MOTOREN EINST UND HEUTE

Das Motor - Getriebekonzept, welches Ing. Göls in der Zeitschrift "Eisenbahn" 1948 vorstellte, wurde fast unverändert auch bei Kleinbahn und Liliput angewendet

(Wehrmachtsmotor, Schnecke aus dem Telefon - Zählwerk, Schneckenrad, Schwungmasse)

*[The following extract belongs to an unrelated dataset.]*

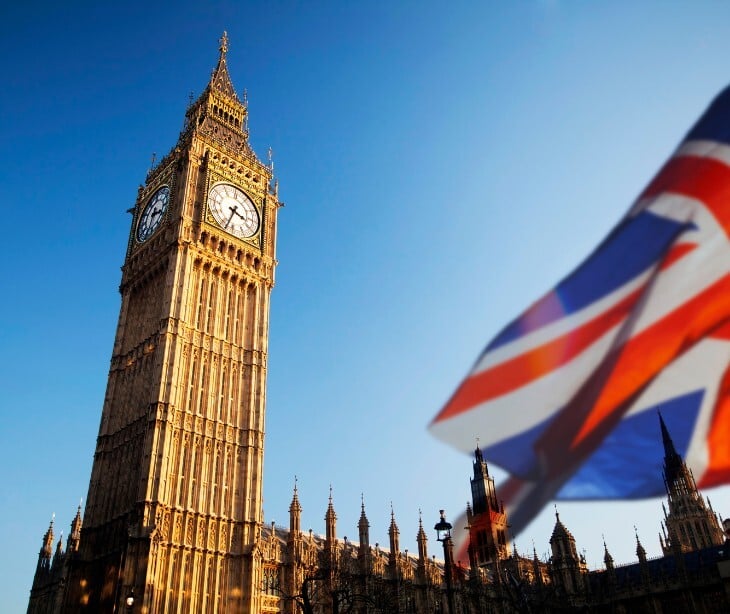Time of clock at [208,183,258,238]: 3:33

Der "Wehrmachtsmotor" (aus Beständen der deutschen Wehrmacht - in EINEM "Kommandogerät 40" der Fliegerabwehr werkten 36 solcher Motoren) war ein "Trommelkollektor" - Motor, doppelt kugelgelagert, 9polig!

GENAU DIESES von Karl Göls sogar in der Fachzeitschrift "Eisenbahn" veröffentlichte Konzept wird heute weltweit bei den meisten Modellbahnfirmen angewendet: Trommelkollektor - Motor, Schwungmasse, Schnecke mit Schneckenrad!!!

War das Motor - Getriebe - Konzept bei Göls seiner Zeit voraus, so war die Kraftübertragung von Achse zu Achse mittels Stahl - Ringfedern eher problematisch - die Federn leierten leicht aus, es kam zu großen Zugkraftverlusten, der Aufbau mit Rillenscheiben und Ringfedern hatte auch immer einen großen Reibungswiderstand.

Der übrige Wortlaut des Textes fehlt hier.